TRAVAIL À FAIRE
Renommez "Lisieux" en "Alençon" dans le témoignage, de "Une foi consolidée" à "de longues années.", puis réécrivez ce passage avec ce changement.

TEXTE FOURNI

━━━━━━━━━━━━━━━━

Une foi consolidée par un pèlerinage à Lisieux, en 1992, pour ses 40 ans, où il reconnaît de grandes grâces reçues. Le fait qu’une carmélite lui ait demandé de donner la communion alors que de nombreux prêtres étaient présents. Mais aussi cette croix lumineuse apparue sur le sol de la chambre de sainte Thérèse, aux Buissonnets : "Il m’est apparue par terre une croix lumineuse. Je la contemplais, une paix m’envahissait ; je me suis retourné, en me disant : c’est le soleil qui se reflète sur le sol. A mon grand étonnement, il pleuvait". C’est à Lisieux qu’il rencontre un père spiritain qui deviendra son accompagnateur spirituel pendant de longues années.
"Tout cela a été pour moi une amorce à ma conversion, à une époque où j’étais très dur envers moi-même et envers mon épouse, je n’acceptais pas les remarques, j’étais très autoritaire, pas facile à vivre", admet-il. "Notre vie de couple était compliquée", confirme Jacqueline. Dotés tous deux de forts caractères, leurs paroles ne sont pas toujours ajustées. "Jusqu’au jour où mon corps a dit stop", explique Jacqueline. Elle ressent des douleurs intenses au niveau des terminaisons nerveuses qui l’empêchent de dormir. Un soir, elle décide de réveiller Roger et lui demande de prier avec elle. "Nous partageons ce qui se passe en moi. Roger prend conscience qu’il n’accepte pas mes limites. Ensemble, nous implorons le Seigneur pour la grâce du pardon l’un envers l’autre. A ce moment-là, toutes mes douleurs, mes angoisses, disparaissent". Dès lors, leur relation conjugale s’apaise, se purifie.
La vie de Jacqueline et Roger bascule le 4 décembre 2001, « jour de la sainte Barbe, sainte patronne des secouristes ! », aiment-ils à souligner. Et en effet, Roger réchappe à un terrible accident sur son lieu de travail. Un plot de béton de 500 kg se détache à cinq mètres du sol et atteint la jambe de Roger. "Ma jambe se disloqua et une grande et forte douleur secoua tout mon être". Héliporté à l’hôpital, il subit douze heures d’opération pour essayer de reconstituer sa jambe. Mais six jours plus tard, la gangrène et une septicémie prennent le dessus. Son état est critique. Les médecins décident de lui amputer la jambe. "J’étais prêt et conscient que peut-être mon heure était arrivée. Je demandais un prêtre pour recevoir le sacrement des malades. Dans ces moments de douleur, je me remettais dans les bras du Seigneur".

━━━━━━━━━━━━━━━━

ENTRÉES FOURNIES
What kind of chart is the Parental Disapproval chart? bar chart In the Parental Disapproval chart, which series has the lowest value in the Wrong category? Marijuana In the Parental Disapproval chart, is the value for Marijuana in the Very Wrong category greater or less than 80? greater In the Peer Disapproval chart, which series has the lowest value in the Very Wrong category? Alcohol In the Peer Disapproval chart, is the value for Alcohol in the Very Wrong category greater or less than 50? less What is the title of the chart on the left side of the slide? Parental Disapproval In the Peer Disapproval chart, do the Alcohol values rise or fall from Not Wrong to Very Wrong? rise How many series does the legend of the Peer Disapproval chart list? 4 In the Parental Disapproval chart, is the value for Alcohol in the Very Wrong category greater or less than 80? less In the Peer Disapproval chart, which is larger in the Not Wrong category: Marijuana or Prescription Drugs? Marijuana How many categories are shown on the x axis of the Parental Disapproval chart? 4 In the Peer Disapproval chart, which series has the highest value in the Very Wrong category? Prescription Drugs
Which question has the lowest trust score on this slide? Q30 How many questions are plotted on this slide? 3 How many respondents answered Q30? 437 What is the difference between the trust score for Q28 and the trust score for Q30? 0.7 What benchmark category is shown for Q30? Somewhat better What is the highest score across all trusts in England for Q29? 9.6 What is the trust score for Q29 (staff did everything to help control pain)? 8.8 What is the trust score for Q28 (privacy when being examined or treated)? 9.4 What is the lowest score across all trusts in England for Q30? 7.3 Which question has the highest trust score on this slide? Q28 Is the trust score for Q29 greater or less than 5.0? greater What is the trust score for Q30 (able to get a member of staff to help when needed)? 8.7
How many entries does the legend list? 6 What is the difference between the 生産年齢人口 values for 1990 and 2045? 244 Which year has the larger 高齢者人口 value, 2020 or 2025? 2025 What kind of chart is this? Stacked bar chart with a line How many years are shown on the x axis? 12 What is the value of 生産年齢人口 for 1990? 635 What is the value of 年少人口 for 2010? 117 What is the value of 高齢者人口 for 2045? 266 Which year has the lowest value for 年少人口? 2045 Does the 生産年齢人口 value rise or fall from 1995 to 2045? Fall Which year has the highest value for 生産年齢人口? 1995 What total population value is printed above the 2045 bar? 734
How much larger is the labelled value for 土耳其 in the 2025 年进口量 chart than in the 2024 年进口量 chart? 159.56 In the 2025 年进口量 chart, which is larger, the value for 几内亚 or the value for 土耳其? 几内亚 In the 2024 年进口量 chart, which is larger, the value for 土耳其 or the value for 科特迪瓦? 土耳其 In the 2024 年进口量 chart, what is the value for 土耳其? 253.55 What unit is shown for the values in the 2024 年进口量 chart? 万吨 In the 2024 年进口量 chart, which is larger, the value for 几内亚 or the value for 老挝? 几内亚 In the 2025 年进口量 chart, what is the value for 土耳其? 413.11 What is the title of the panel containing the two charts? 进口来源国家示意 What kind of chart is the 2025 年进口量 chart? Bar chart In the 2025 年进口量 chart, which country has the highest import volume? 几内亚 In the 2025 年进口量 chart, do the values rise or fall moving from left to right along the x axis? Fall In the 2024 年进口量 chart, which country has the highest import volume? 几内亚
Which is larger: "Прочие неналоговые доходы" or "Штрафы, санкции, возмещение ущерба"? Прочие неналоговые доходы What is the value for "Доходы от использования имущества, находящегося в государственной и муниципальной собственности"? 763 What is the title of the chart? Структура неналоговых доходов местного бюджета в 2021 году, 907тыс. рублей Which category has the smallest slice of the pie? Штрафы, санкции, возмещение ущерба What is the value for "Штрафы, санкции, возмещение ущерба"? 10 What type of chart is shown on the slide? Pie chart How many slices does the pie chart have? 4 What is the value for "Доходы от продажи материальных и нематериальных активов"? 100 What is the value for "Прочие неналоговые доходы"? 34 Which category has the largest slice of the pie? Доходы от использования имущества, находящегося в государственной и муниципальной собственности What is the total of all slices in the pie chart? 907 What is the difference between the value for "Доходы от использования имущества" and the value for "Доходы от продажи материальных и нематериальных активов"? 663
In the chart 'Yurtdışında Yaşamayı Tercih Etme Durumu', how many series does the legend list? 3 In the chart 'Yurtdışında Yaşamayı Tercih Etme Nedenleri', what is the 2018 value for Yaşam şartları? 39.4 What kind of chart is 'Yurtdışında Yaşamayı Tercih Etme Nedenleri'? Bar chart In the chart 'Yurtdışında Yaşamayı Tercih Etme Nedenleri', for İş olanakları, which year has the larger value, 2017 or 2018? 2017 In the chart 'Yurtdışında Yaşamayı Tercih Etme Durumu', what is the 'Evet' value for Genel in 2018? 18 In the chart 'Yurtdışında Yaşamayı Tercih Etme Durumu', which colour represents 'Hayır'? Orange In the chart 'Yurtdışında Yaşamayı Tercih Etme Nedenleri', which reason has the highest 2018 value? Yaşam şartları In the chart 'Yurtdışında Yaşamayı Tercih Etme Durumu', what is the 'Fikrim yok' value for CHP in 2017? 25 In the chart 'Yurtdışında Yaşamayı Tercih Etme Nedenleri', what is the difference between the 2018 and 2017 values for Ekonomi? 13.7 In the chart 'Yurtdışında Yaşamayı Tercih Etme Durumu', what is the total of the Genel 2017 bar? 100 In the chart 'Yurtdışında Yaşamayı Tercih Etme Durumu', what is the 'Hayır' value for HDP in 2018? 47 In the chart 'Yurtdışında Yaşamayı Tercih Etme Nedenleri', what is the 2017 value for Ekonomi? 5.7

━━━━━━━━━━━━━━━━

RÉPONSE CI-DESSOUS
Une foi consolidée par un pèlerinage à Alençon, en 1992, pour ses 40 ans, où il reconnaît de grandes grâces reçues. Le fait qu’une carmélite lui ait demandé de donner la communion alors que de nombreux prêtres étaient présents. Mais aussi cette croix lumineuse apparue sur le sol de la chambre de sainte Thérèse, aux Buissonnets : "Il m’est apparue par terre une croix lumineuse. Je la contemplais, une paix m’envahissait ; je me suis retourné, en me disant : c’est le soleil qui se reflète sur le sol. A mon grand étonnement, il pleuvait". C’est à Alençon qu’il rencontre un père spiritain qui deviendra son accompagnateur spirituel pendant de longues années.